Frederique Krupa
March 10, 1992

Red Square, New York

Open for occupancy since June of 1989, Red Square, luxury project in the East Village, concerns the creation of an image in architecture. The story revolves around Michael Rosen, an untypical developer, and Tibor Kalman, a seminal graphic designer. Michael Rosen of Park Square Associates, a former NYU professor of radical sociology, currently develops subsidized, low-income housing for battered women and people with AIDS. However, his first project in Manhattan was Red Square, a luxury building constructed on family owned land on the Lower East Side. He hired Tibor Kalman of M & Company to design the building's identity. The dilemma of Red Square lies not so much in the quality of the design, but rather in the underlying circumstances. At stake are the ethics of the designer and the developer and the broader implications of designing an image to alter the value of architecture.

Designed by Schuman Lichtenstein, Claman & Efron for Sundered Ground Development in 1988-89, Red Square is a luxury, twelve-story, orange brick structure with blue-green metal windows and balconies. Set on top of a nearly-block-long shopping strip, the apartment building covers only one third of the triangular site that was once a gas station. A private plaza for the residents makes up the rest of the space above the commercial strip. The building looks solid and well built, if banal, yet the apartment block looks strangely similar to the abundant public housing projects in the area. The designer details like M&CO's giant Askew clock and banner announcing "Waste Not A Moment", as well as the art furniture in the lobby and sculptural metalwork on the facade, quickly dispel any notion that this building is a project. Too much money has been invested in quality art for this building to be aimed at the anything but the educated and wealthy, especially when one realizes that a 380 square foot studio starts at $1000.

Located at 250 East Houston Street and making up most of the block between Avenue A and B, Red Square is built on what was then the boundary of gentrified East Village and the Lower East Side. The area absorbed the waves of immigrants from Europe and African Americans from the south starting in the late 19th century, followed by Hispanics and more recently Asians, creating one of the most ethnically diverse neighborhoods in New York. The immediate area around Red Square, home to a traditionally poor Puerto Rican and black community, suffered tremendous devastation during the fiscal crisis of the 70's. As much as 70 percent of the housing was lost in the Lower East Side due to the abandonment by landlords who could no longer afford their taxes. In the 80s, tension amongst the original residents increased as the booming real estate market brought gentrification to the East Village. Although revitalization of the area was initially welcomed, especially where drug dealing and its related violence occurred, the outcome was the displacement of the resentful, original tenants who could no longer keep up with the rising rents. The general feeling in the community about the lack of control over one's space incited riots in Tompkins Square Park in 1988. The riots underlined the complicated and opposing interests of the community: those of the commercial establishments wanting more upscale customers, nearby residents complaining of crime and noise, the growing homeless population with nowhere to go, and various politically-inclined factions of squatters facing evictions from city-owned, abandoned buildings.

[Excerpts from a spatial dataset]
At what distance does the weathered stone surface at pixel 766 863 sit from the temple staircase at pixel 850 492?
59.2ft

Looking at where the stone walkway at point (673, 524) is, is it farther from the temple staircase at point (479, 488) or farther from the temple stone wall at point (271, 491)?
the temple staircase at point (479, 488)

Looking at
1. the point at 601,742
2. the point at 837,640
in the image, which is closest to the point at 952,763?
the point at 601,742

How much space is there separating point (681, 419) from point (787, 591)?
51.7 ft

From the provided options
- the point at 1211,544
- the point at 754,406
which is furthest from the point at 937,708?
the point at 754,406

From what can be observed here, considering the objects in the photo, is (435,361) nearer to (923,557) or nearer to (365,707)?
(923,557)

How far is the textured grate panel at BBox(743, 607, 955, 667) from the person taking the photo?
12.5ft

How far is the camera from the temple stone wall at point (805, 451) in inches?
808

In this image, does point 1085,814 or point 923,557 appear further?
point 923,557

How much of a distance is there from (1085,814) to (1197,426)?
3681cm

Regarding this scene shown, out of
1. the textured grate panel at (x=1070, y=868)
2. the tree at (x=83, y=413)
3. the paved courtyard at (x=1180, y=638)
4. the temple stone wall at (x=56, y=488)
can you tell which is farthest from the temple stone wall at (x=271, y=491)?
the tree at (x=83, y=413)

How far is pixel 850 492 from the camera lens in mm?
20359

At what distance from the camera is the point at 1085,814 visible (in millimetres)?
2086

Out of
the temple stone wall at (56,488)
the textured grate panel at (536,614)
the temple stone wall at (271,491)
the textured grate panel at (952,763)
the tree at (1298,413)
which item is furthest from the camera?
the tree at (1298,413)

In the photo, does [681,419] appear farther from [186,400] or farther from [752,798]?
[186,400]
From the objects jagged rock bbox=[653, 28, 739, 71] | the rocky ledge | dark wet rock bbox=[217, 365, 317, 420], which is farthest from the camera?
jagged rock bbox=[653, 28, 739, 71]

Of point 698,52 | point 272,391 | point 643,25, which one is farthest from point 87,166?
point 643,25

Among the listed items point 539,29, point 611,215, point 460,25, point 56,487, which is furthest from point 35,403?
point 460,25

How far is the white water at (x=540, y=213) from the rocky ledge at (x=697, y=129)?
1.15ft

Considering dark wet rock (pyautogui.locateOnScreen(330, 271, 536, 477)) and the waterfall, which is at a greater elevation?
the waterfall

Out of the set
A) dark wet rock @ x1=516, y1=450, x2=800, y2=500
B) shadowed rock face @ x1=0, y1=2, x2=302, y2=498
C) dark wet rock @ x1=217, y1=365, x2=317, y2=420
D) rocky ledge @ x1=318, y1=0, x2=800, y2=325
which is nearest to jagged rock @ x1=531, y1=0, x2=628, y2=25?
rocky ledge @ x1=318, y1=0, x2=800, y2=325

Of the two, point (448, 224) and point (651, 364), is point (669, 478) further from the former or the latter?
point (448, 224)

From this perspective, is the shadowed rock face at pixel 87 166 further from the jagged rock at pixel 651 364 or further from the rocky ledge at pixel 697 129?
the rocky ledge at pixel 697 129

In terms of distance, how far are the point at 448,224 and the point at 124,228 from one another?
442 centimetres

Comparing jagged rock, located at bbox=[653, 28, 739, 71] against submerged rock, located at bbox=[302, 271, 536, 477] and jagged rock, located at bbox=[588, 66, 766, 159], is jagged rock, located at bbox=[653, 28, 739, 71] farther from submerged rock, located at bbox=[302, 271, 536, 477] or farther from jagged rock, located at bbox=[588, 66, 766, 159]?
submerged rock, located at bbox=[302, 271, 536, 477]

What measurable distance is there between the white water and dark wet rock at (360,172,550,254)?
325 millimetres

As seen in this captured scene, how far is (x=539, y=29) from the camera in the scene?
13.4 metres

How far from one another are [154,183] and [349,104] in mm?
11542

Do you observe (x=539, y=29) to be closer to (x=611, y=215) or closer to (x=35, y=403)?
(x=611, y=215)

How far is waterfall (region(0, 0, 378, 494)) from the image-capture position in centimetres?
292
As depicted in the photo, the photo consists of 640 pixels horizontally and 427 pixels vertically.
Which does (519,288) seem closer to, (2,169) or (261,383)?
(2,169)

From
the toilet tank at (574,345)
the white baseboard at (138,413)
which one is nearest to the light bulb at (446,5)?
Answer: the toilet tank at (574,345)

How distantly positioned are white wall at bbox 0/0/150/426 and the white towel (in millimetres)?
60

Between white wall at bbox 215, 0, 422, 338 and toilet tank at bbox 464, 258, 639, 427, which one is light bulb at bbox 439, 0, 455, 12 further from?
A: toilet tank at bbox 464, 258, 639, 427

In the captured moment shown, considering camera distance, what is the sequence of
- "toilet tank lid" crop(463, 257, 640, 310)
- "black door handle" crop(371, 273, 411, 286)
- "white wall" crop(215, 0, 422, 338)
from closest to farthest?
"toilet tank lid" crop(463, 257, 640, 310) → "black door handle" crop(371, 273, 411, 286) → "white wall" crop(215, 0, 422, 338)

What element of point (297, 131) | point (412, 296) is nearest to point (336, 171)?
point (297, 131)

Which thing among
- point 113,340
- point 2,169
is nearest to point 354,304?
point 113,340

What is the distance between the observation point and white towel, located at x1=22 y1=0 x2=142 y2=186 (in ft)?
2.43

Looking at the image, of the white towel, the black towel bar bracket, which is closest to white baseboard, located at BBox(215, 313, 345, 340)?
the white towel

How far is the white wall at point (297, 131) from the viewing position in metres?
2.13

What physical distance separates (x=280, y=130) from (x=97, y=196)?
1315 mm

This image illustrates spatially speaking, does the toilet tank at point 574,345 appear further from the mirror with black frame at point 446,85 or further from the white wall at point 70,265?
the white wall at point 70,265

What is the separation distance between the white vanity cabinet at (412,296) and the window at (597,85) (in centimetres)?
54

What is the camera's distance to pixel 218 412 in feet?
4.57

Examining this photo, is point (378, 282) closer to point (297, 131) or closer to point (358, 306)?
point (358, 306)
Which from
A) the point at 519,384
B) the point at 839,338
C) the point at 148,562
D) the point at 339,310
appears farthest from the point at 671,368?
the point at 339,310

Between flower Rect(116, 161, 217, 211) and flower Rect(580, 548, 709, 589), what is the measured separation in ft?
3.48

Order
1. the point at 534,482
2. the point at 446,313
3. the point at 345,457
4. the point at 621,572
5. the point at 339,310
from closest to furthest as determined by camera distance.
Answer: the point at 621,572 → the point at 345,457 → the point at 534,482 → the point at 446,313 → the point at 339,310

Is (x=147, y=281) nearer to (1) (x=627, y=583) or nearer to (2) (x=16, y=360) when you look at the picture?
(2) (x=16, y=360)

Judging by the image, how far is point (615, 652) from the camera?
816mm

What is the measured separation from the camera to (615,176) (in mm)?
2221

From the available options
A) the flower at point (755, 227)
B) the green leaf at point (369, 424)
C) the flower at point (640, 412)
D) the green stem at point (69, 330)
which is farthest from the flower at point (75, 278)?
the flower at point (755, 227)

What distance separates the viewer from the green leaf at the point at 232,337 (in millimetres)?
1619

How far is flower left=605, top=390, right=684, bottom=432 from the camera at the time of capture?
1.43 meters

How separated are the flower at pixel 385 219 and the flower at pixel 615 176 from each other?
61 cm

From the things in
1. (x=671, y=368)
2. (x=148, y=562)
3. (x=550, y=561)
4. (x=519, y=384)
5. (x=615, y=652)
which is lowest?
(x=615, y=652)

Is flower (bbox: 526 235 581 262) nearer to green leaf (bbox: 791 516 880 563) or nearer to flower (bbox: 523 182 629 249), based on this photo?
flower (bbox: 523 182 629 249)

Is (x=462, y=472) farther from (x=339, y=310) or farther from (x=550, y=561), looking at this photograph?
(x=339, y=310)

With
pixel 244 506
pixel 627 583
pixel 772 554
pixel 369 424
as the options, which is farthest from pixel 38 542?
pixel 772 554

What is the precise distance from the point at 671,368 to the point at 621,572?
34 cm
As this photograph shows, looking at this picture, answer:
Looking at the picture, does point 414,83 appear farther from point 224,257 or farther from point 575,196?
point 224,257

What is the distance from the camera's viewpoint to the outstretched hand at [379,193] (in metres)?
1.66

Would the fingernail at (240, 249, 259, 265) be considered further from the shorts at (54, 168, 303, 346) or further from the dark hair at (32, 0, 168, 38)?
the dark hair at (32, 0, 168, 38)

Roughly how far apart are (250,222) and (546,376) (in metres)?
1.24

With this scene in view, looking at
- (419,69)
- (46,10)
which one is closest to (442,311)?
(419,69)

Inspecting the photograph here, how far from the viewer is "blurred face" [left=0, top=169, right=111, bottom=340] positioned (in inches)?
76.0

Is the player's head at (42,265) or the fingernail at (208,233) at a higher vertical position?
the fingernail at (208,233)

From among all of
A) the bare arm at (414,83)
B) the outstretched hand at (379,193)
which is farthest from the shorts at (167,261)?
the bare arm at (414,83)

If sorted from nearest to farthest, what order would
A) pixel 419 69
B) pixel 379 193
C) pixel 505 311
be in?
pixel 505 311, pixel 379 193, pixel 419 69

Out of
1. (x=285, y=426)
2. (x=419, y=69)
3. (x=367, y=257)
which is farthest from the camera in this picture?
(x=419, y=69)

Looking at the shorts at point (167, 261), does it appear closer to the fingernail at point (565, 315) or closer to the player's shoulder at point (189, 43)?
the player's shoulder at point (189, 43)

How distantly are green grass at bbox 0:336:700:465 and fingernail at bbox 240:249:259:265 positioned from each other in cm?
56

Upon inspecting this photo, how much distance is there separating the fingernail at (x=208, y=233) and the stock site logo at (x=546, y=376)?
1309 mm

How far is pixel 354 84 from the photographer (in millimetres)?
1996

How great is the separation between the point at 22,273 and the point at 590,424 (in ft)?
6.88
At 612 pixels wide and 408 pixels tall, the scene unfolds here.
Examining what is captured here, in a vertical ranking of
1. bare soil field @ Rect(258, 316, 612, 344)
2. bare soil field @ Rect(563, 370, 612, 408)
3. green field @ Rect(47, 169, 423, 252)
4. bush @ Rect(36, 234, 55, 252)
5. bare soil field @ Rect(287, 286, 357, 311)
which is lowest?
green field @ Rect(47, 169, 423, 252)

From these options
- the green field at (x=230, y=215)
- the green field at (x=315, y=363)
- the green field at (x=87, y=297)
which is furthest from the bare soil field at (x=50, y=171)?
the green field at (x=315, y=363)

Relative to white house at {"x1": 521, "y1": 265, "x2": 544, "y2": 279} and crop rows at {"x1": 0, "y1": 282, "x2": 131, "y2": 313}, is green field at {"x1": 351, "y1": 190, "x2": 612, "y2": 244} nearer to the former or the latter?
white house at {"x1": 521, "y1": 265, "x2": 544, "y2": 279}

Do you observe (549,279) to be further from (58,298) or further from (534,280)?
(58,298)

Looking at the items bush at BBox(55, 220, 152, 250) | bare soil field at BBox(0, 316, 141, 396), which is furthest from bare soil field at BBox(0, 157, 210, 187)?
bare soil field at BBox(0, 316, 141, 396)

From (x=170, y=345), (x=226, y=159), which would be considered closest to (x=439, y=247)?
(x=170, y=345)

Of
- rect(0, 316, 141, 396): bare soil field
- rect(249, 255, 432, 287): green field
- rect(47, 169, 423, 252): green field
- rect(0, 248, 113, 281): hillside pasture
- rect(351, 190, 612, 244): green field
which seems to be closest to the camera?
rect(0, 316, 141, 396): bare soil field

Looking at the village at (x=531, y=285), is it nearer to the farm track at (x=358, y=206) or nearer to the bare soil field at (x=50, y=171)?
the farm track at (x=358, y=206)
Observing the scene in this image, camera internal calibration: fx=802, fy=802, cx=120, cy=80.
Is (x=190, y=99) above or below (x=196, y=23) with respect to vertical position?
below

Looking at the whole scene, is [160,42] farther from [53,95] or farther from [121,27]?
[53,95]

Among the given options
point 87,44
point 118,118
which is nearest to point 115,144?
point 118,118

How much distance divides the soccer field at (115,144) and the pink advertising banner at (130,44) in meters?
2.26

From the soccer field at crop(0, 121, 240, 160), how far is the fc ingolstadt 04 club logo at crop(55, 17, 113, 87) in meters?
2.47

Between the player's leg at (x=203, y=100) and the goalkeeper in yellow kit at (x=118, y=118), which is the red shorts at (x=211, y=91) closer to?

-- Exercise --
Can you extend the essay on Red Square, picking up right after its last sentence?

-- Written answer --
A mix of classes is necessary for revitalization of a decaying urban area, since it retains jobs in the city. Bringing the upper-middle class back to revitalize the East Village may cause gentrification, but it also increases tax revenues for the poor with higher needs for social services. The problem occurs when the upgrading of the area is controlled by private market forces rather than by public programs. A developer's version of ideal community development usually has its own best interest in mind and rarely fulfills the needs of the community. A developer's notion that the ideal neighborhood is one that caters to the tastes of the white middle class is as misguided as the notion that the poor want to stay in decaying tenements. However, the poor and the elderly are the first to be displaced in an area with rising land value and vanishing low cost housing.

Beginning in the 70s, the influential East Village art scene flourished, and soon political art, graffiti and Neo-Expressionism found receptive audiences, especially with collectors and the European art community. Artists such as Keith Haring, Jean Michel Basquiat, Rodney Allan Greenblat and Kenny Scharf got their start at galleries such as Gracie Mansion and Fun, and were quickly coopted by more respectable and profitable galleries, even if they were making statements on the commercialization of art. Tied into the East Village scene were alternative clubs-gallery-performance spaces such as the Mudd Club, ABC No Rio and Club 57, which fostered more controversial artists, like Kiki Smith, John Sex, Ann Magnuson and Karen Finley, during their sometimes brief life span. The East Village scene peaked in the mid 80's, when as many as sixty galleries coexisted. The rising rents and general attrition soon curtailed the scene, and the savviest artists and gallery owners moved to bigger venues in SoHo or perished. The movement left an adventurous and romantic aura to the East Village that persisted long after many of the principal players moved on to greener pastures. The collective mixture of art, ethnicity and radical politics together became the alluring trademark of the entire Lower East Side.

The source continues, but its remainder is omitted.